Entah mengapa, He Bei tiba-tiba mengerti apa yang dia katakan.
“Aku tidak akan meminumnya.”
He Bei menggeleng keras, meski gerakannya tampak lemah.
“Siapa bilang kamu harus meminumnya?”
Chen Xiang hampir kehilangan kesabaran, “Kamu juga harus masuk ke dalamnya nanti.”
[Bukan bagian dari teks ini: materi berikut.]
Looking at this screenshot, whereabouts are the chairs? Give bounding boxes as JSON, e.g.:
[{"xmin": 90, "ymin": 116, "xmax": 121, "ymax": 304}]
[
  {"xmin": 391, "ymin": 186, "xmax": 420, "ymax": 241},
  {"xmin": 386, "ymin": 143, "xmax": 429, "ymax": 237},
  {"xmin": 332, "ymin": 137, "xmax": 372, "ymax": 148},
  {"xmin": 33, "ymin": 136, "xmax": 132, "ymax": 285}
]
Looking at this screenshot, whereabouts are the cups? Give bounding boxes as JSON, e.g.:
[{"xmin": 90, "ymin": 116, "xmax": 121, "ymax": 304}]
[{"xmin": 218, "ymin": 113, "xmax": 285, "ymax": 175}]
Mendengar itu, bulu kuduk He Bei berdiri, seluruh tubuhnya menolak.
“Tidak... aku tidak mau.”
He Bei berusaha mundur, tapi tubuhnya seolah melawan, semakin dia berusaha mundur, semakin ke depan dia melangkah, hampir saja terjatuh ke dalam kendi.
“Tidak, aku sudah tahu salahku.”
He Bei berteriak memohon, dia tahu ini semua adalah trik Chen Xiang.
Namun, permohonannya sudah tak berguna.